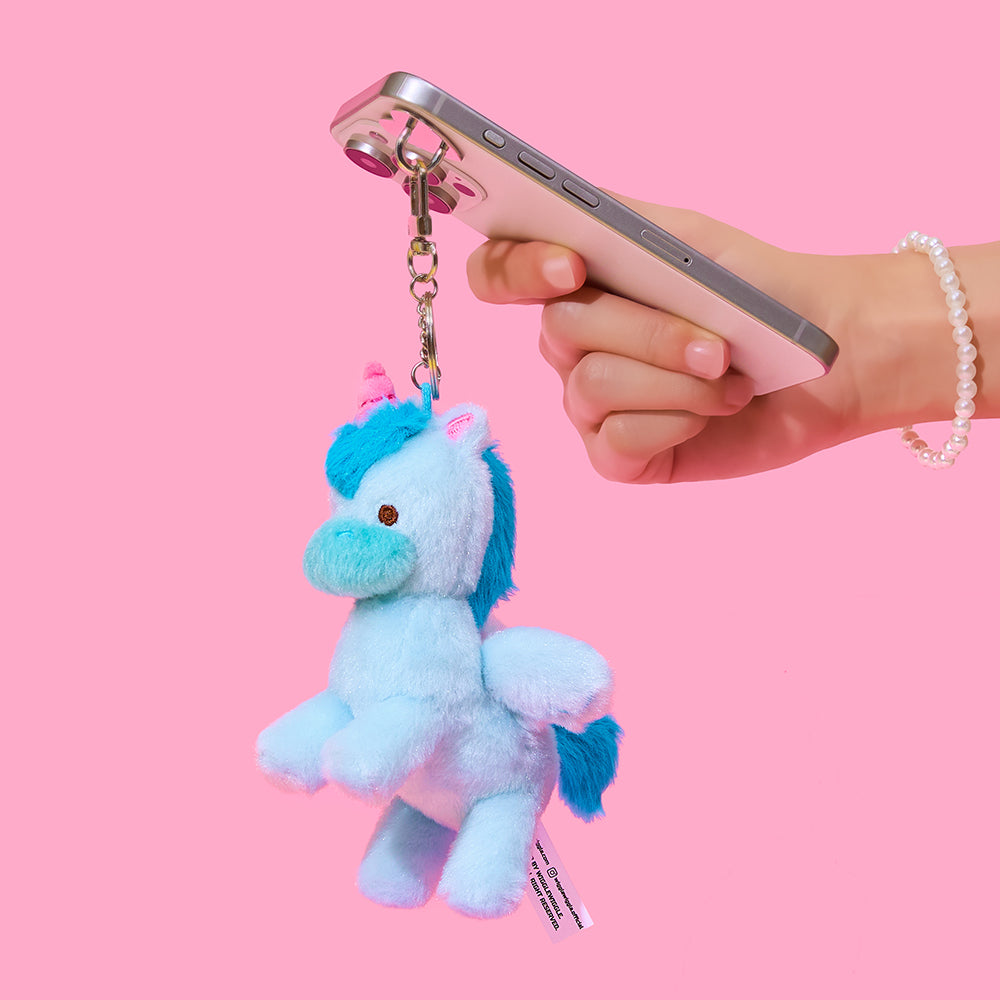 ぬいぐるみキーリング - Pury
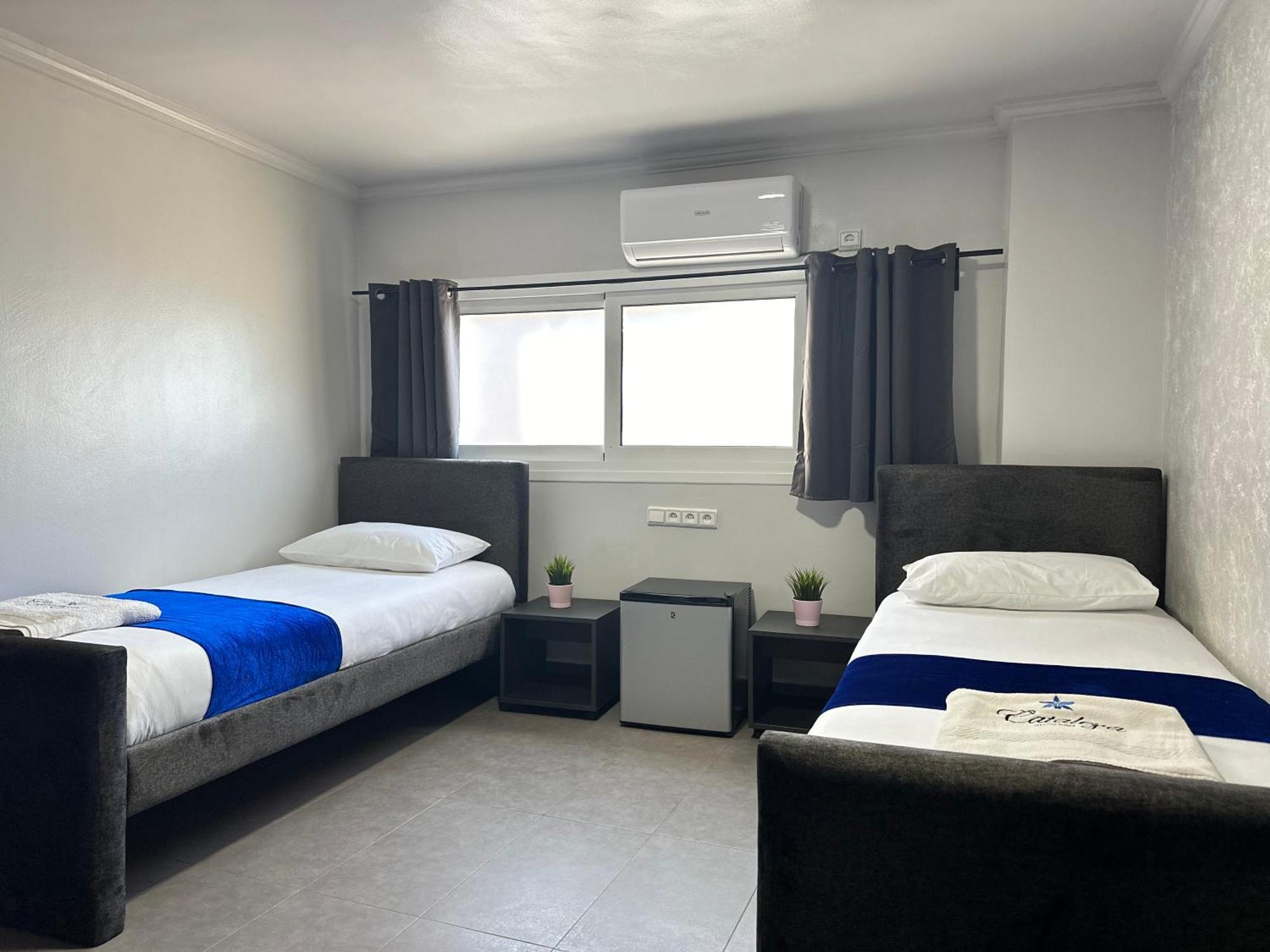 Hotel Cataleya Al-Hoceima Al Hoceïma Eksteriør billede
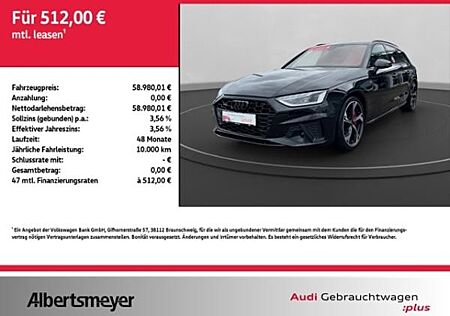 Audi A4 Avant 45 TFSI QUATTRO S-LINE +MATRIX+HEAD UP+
* * *
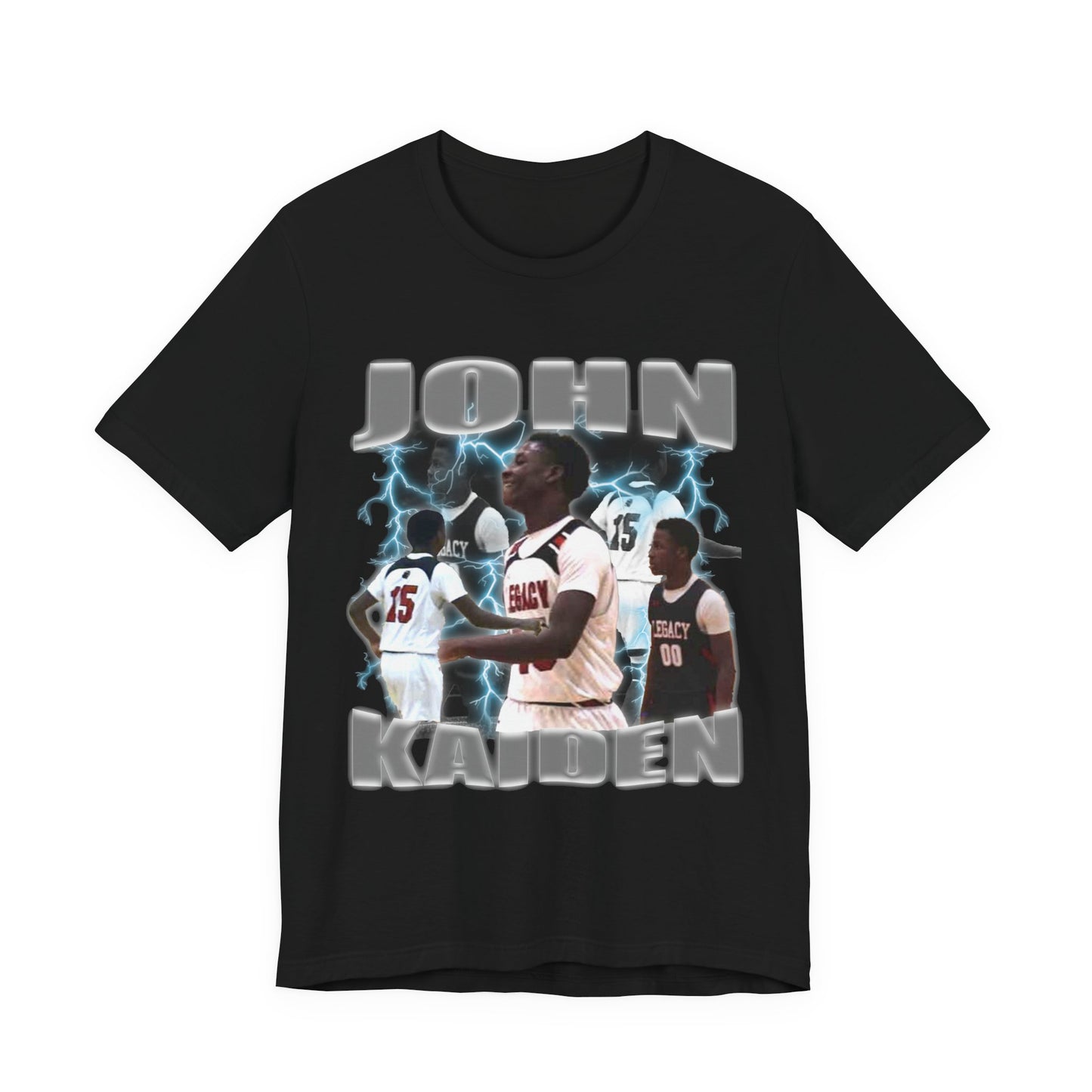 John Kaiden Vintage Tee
==
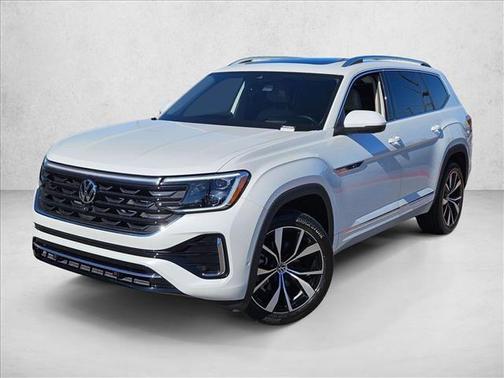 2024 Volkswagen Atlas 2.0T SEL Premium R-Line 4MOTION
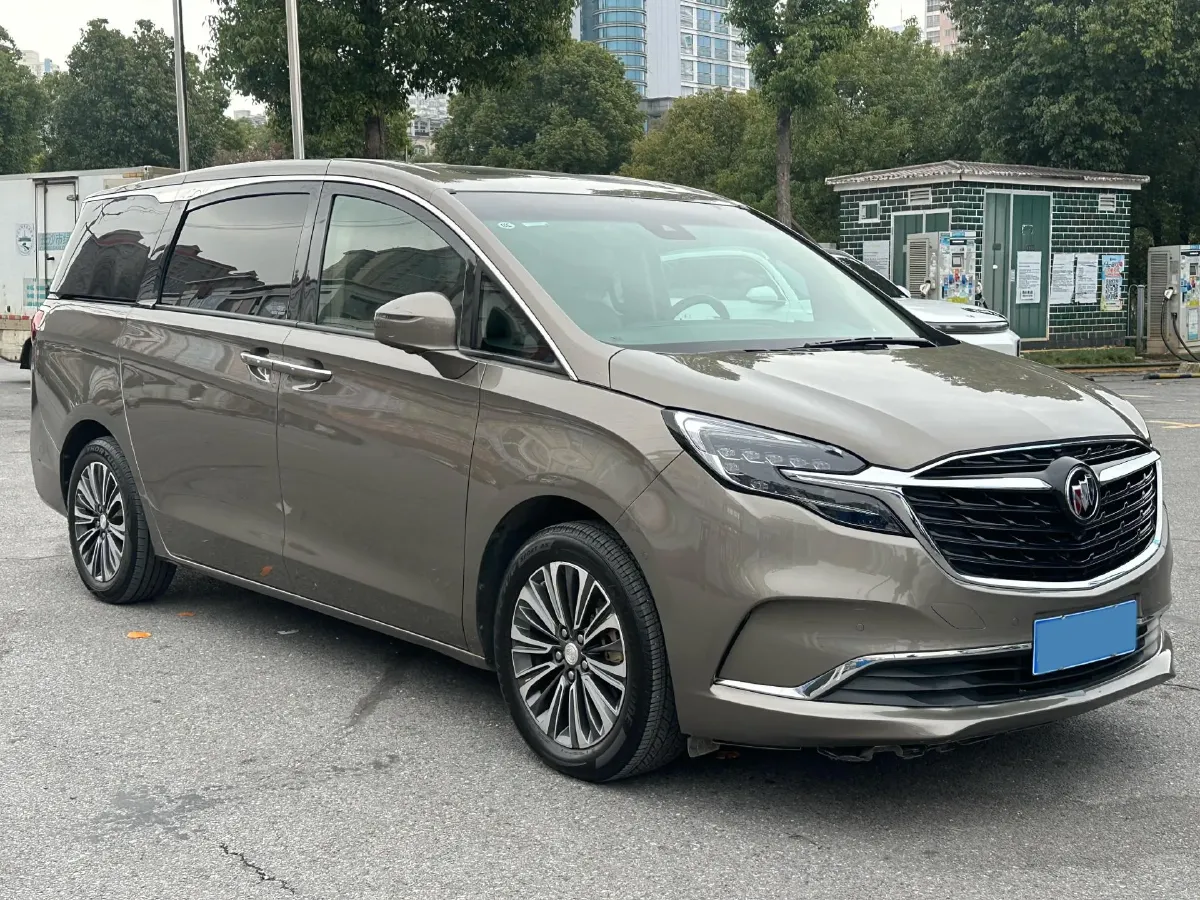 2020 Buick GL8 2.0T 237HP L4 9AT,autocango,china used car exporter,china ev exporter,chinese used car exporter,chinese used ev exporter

Work request >>
Update the material from the line containing "2024 Volkswagen Atlas" through the line containing "2020 Buick GL8", replacing "2.0T" with "1.5T" wherever it appears and leaving everything else unchanged. Give only those lines, without the pictures.

Exercise result >>
 2024 Volkswagen Atlas 1.5T SEL Premium R-Line 4MOTION
 2020 Buick GL8 1.5T 237HP L4 9AT,autocango,china used car exporter,china ev exporter,chinese used car exporter,chinese used ev exporter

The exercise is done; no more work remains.